Man Faces Murder Charges After Shots Fired at His Car Killed His Passenger

Francisco Galvan was in the line of fire when two men started shooting at his car. The shots hit him and his two passengers, fatally wounding one of them. Galvan lived through the experience but now, he faces murder charges for the passenger who was killed by the shots.

How did Galvan go from being at risk of being murdered to being charged with third-degree murder?

Shots Fired

On January 7, 2022, Francisco Galvan, 20, got in his car with two others and drove to an apartment complex in Temple Terrace to sell marijuana to an interested buyer. But, the transaction never occurred.

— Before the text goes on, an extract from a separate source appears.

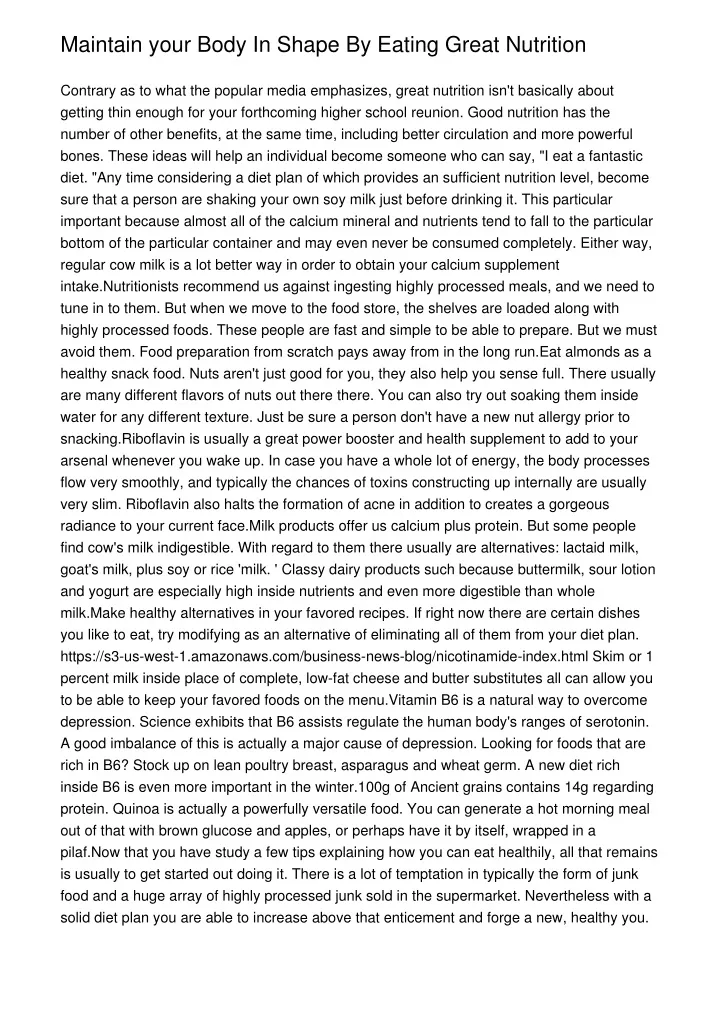 Maintain your Body In Shape By Eating Great Nutrition

Contrary as to what the popular media emphasizes, great nutrition isn't basically about getting thin enough for your forthcoming higher school reunion. Good nutrition has the number of other benefits, at the same time, including better circulation and more powerful bones. These ideas will help an individual become someone who can say, "I eat a fantastic diet. "Any time considering a diet plan of which provides an sufficient nutrition level, become sure that a person are shaking your own soy milk just before drinking it. This particular important because almost all of the calcium mineral and nutrients tend to fall to the particular bottom of the particular container and may even never be consumed completely. Either way, regular cow milk is a lot better way in order to obtain your calcium supplement intake.Nutritionists recommend us against ingesting highly processed meals, and we need to tune in to them. But when we move to the food store, the shelves are loaded along with highly processed foods. These people are fast and simple to be able to prepare. But we must avoid them. Food preparation from scratch pays away from in the long run.Eat almonds as a healthy snack food. Nuts aren't just good for you, they also help you sense full. There usually are many different flavors of nuts out there there. You can also try out soaking them inside water for any different texture. Just be sure a person don't have a new nut allergy prior to snacking.Riboflavin is usually a great power booster and health supplement to add to your arsenal whenever you wake up. In case you have a whole lot of energy, the body processes flow very smoothly, and typically the chances of toxins constructing up internally are usually very slim. Riboflavin also halts the formation of acne in addition to creates a gorgeous radiance to your current face.Milk products offer us calcium plus protein. But some people find cow's milk indigestible. With regard to them there usually are alternatives: lactaid milk, goat's milk, plus soy or rice 'milk. ' Classy dairy products such because buttermilk, sour lotion and yogurt are especially high inside nutrients and even more digestible than whole milk.Make healthy alternatives in your favored recipes. If right now there are certain dishes you like to eat, try modifying as an alternative of eliminating all of them from your diet plan. https://s3-us-west-1.amazonaws.com/business-news-blog/nicotinamide-index.html Skim or 1 percent milk inside place of complete, low-fat cheese and butter substitutes all can allow you to be able to keep your favored foods on the menu.Vitamin B6 is a natural way to overcome depression. Science exhibits that B6 assists regulate the human body's ranges of serotonin. A good imbalance of this is actually a major cause of depression. Looking for foods that are rich in B6? Stock up on lean poultry breast, asparagus and wheat germ. A new diet rich inside B6 is even more important in the winter.100g of Ancient grains contains 14g regarding protein. Quinoa is actually a powerfully versatile food. You can generate a hot morning meal out of that with brown glucose and apples, or perhaps have it by itself, wrapped in a pilaf.Now that you have study a few tips explaining how you can eat healthily, all that remains is usually to get started out doing it. There is a lot of temptation in typically the form of junk food and a huge array of highly processed junk sold in the supermarket. Nevertheless with a solid diet plan you are able to increase above that enticement and forge a new, healthy you.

When Galvan’s car pulled up to the apartment, the would-be buyers started shooting at it. The shots hit Galvan and his two passengers. Galvan drove the three injured men to Tampa General Hospital, but it was too late for 18-year-old Ismael Reyers-Barajas. He died from his injuries that day, as reported by the Tampa Bay Times.

While it is unclear if the person or persons who shot Reyers-Barajas and his passengers have been charged, someone is facing criminal charges in the case — Galvan.

In an unusual turn of events, Galvan is now facing a third-degree murder charge for Reyers-Barajas’ death.

Prosecutors say that because the shooting happened during an attempted drug deal orchestrated by Galvan, Galvan is partially to blame for Reyers-Barajas death.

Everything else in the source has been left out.